Emad-COMBINE-lab / intrepppid

Incorporating Triplet Error for Predicting PPIs using Deep Learning
https://emad-combine-lab.github.io/intrepppid/
GNU Affero General Public License v3.0
0 stars 0 forks source link

Symmetrical interactions gives different Probabilities for interaction #4

Closed Rohit-Satyam closed 2 weeks ago

Rohit-Satyam commented 2 weeks ago

Dear @jszym

We observed that Intrepppid gives different probabilities for the same set of sequences if the input sequence is flipped. An example is given below. And we observe that the difference between the predicted percentage is usually around 10%

PF3D7_xxxx400,PF3D7_xxxx100,0.5979217886924744
PF3D7_xxxx100,PF3D7_xxxx400,0.6844050884246826

## The proteins below are entirely different than above two prtoeins. IDs have been masked
PF3D7_xxxx600,PF3D7_xxxx100,0.7216829061508179
PF3D7_xxxx100,PF3D7_xxxx600,0.627219021320343

In our experience, the D-Script gives the same probability score no matter the order of the proteins given as input. Can you say why this happens and if it is preventable? Currently, we are taking average of the probabilities to circumvent this issue.

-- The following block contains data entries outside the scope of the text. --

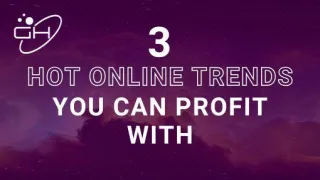 Three Hot Online Trends You Can Profit With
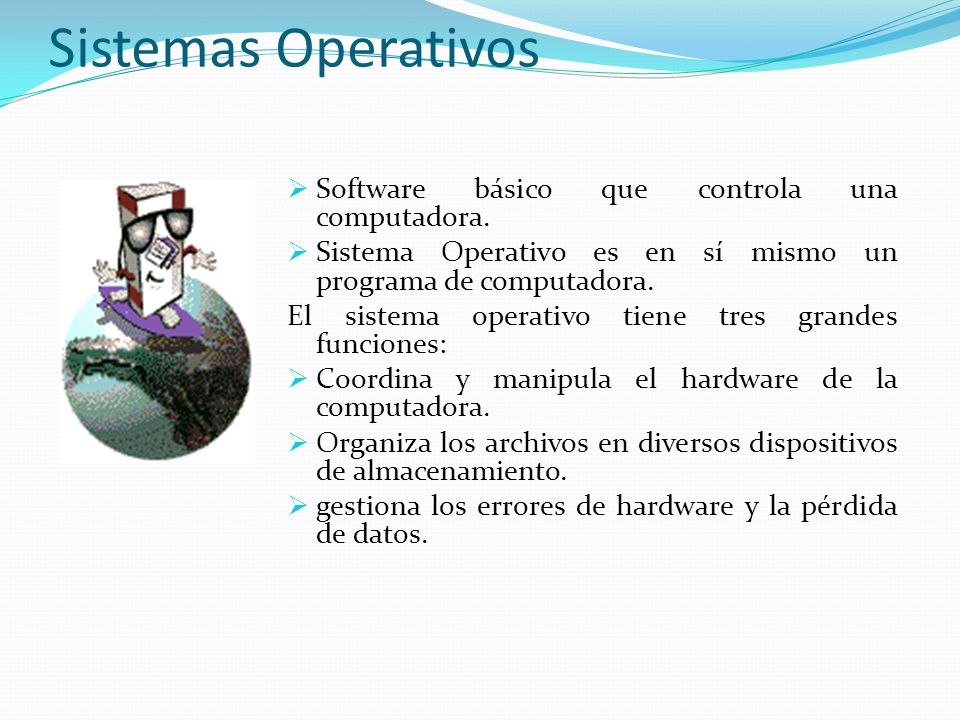 Sistemas Operativos  Software básico que controla una computadora.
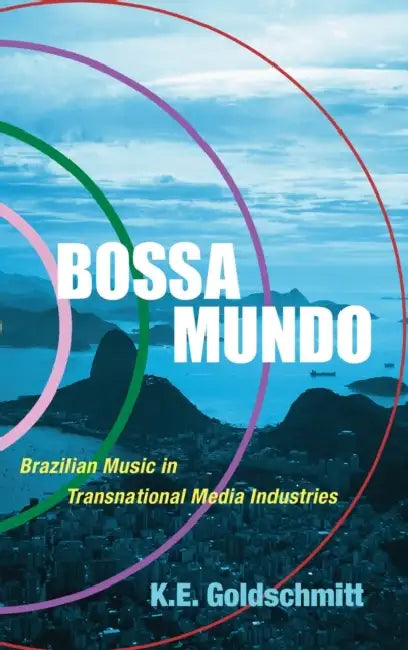 Bossa Mundo: Brazilian Music in Transnational Media Industries by K. E. Goldschmitt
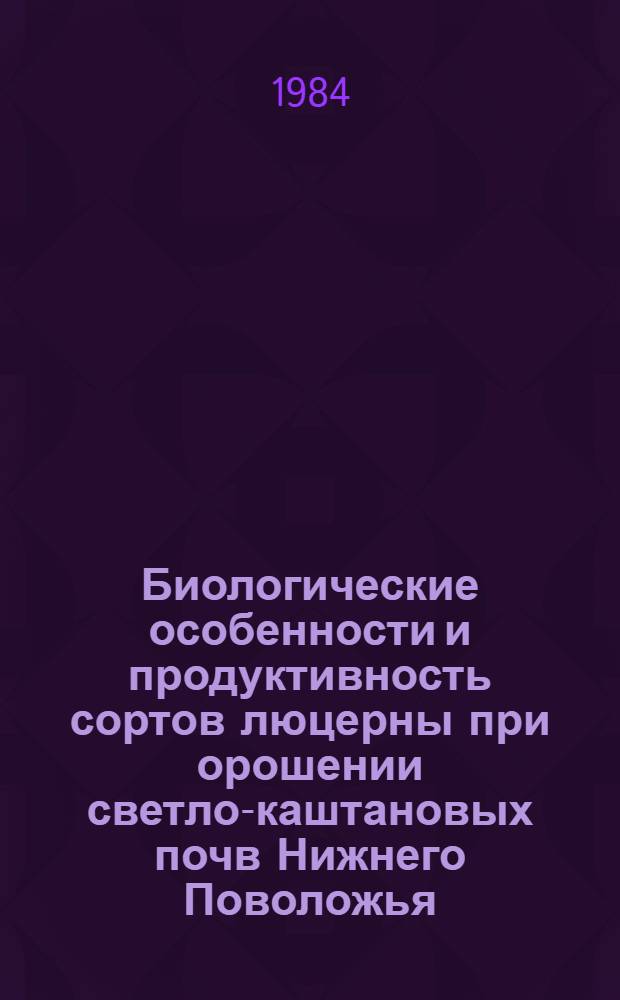 Биологические особенности и продуктивность сортов люцерны при орошении светло-каштановых почв Нижнего Поволожья : Автореф. дис. на соиск. учен. степ. к. с.-х. н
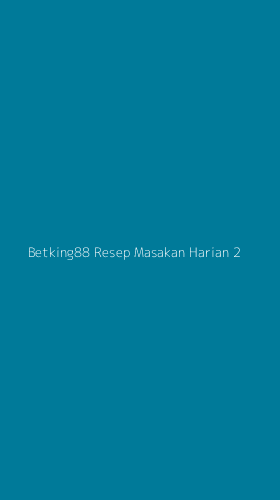 Tampilan Antarmuka Aplikasi Betking88 Resep Masakan Harian - 2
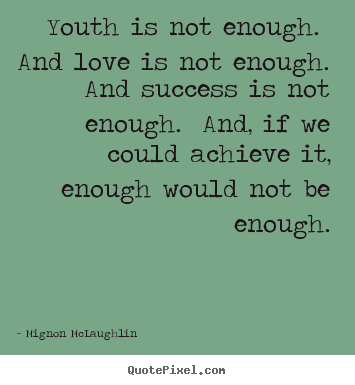 Youth is not enough. and love is not enough. and success is not.. Mignon McLaughlin best love quotes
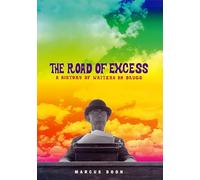 The Road of Excess: A History of Writers on Drugs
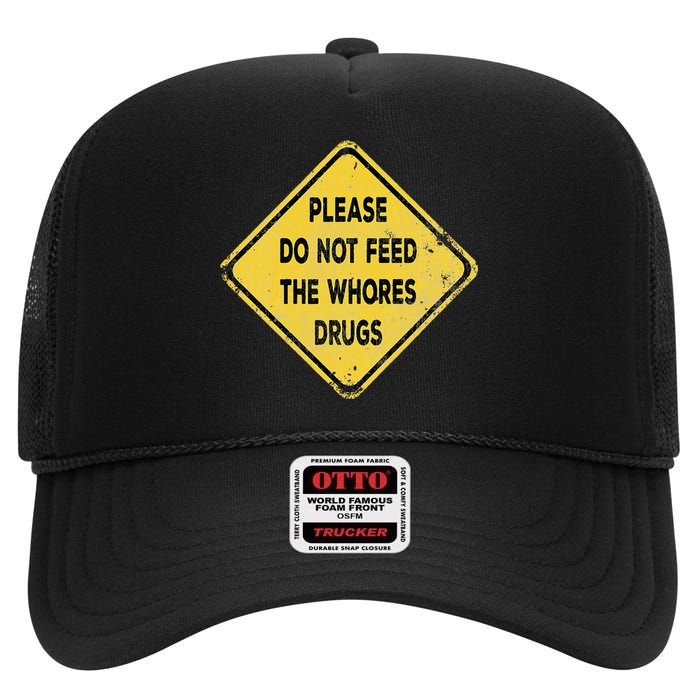 Hazard Please Do Not Feed The Whores Drugs Vintage Style High Crown Mesh Back Trucker Hat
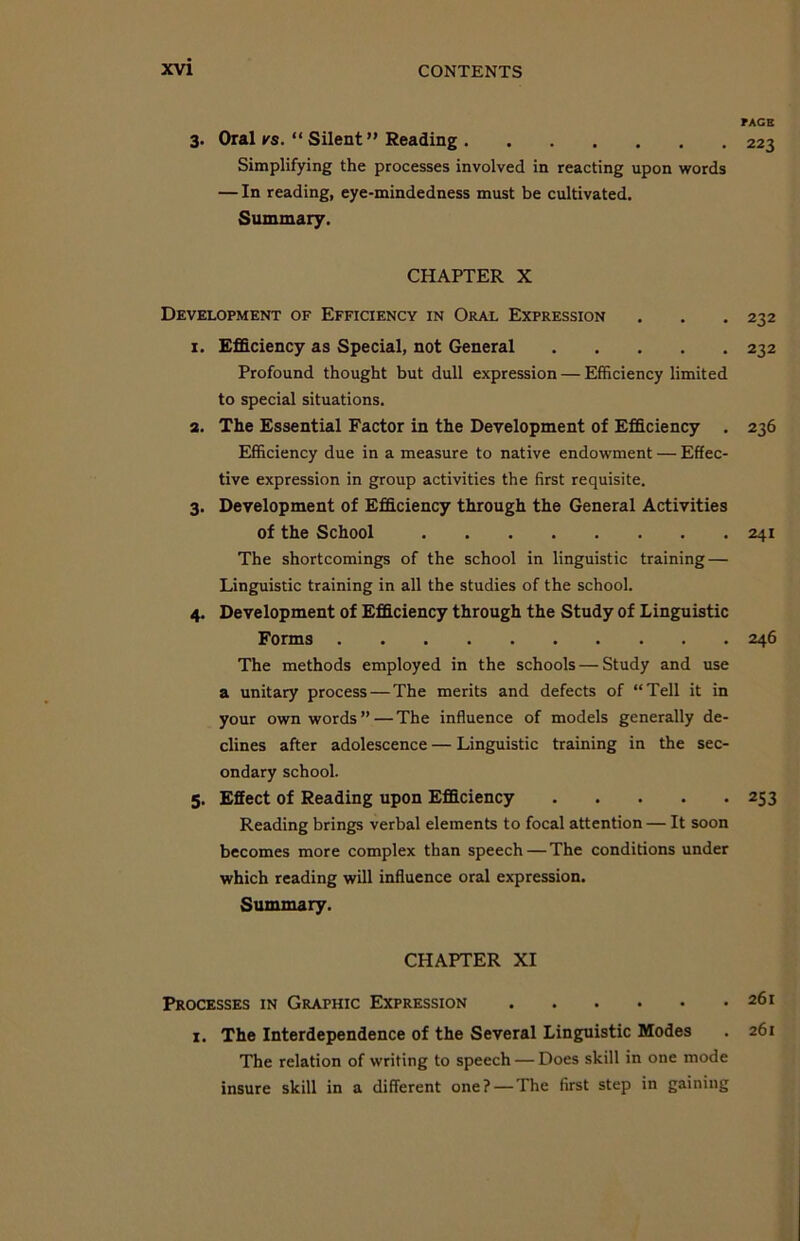 3- Oral ks. “ Silent” Reading Simplifying the processes involved in reacting upon words — In reading, eye-mindedness must be cultivated. Summary. CHAPTER X Development of Efficiency in Oral Expression 1. Efficiency as Special, not General Profound thought but dull expression — Efficiency limited to special situations. 2. The Essential Factor in the Development of Efficiency . Efficiency due in a measure to native endowment — Effec- tive expression in group activities the first requisite. 3. Development of Efficiency through the General Activities of the School The shortcomings of the school in linguistic training — Linguistic training in all the studies of the school. 4. Development of Efficiency through the Study of Linguistic Forms The methods employed in the schools — Study and use a unitary process — The merits and defects of “Tell it in your own words” — The influence of models generally de- clines after adolescence — Linguistic training in the sec- ondary school. 5. Effect of Reading upon Efficiency Reading brings verbal elements to focal attention — It soon becomes more complex than speech — The conditions under which reading will influence oral expression. Summary. CHAPTER XI Processes in Graphic Expression 1. The Interdependence of the Several Linguistic Modes The relation of writing to speech — Does skill in one mode insure skill in a different one? — The first step in gaining TAGS 223 232 232 236 241 246 253 261 261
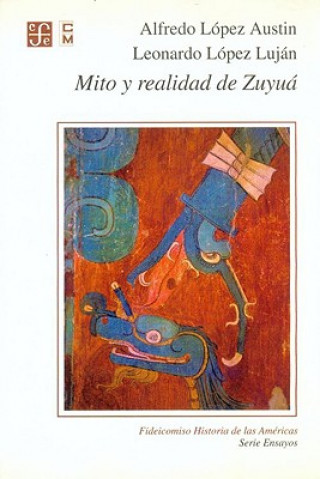 Mito y Realidad de Zuyua: Serpiente Emplumada y las Transformaciones Mesoamericanas del Clsico al Posclasico
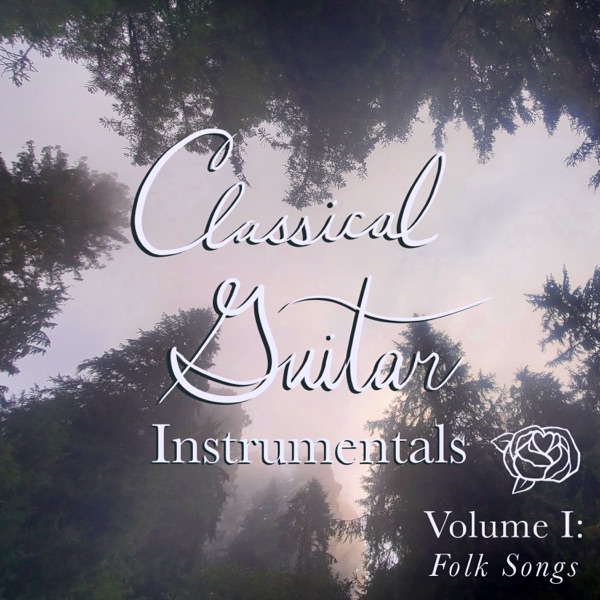 Classical Guitar Instrumentals Vol. I: Folk Songs - EP album cover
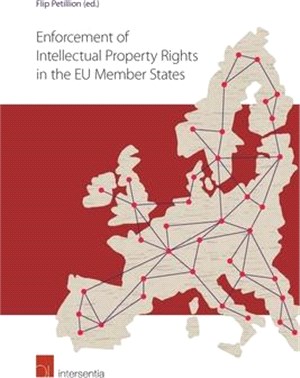 Enforcement of Intellectual Property Rights in the Eu Member States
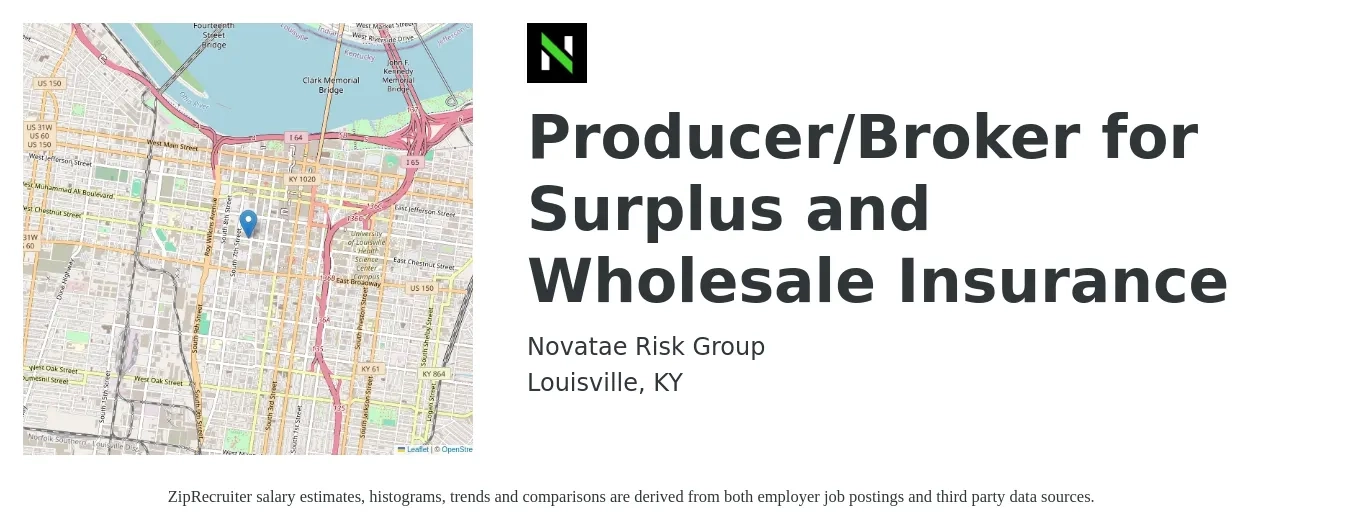Novatae Risk Group job posting for a Producer/Broker for Surplus and Wholesale Insurance in Louisville, KY with a salary of $73,000 to $96,100 Yearly with a map of Louisville location.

Rohit-Satyam commented 2 weeks ago

I went back to the person who ran the tool and turns out the production was run by breaking down the larger proteins (>1500aa) and running the predictions on each part separately. That explains two different probabilities. Apologies for the confusion.

jszym commented 2 weeks ago

Glad to hear that the problem was resolved. Just a reminder, in the manuscript, we use the first 1,500 amino acids of each protein. Larger proteins are truncated to 1,500. For sequences smaller than 1,500, padding with zeros on the right of the sequence is necessary only during training (where one pads to either 1500 or the largest sequence in the batch, whichever is smaller). At inference, inputs may be any size under 1,500.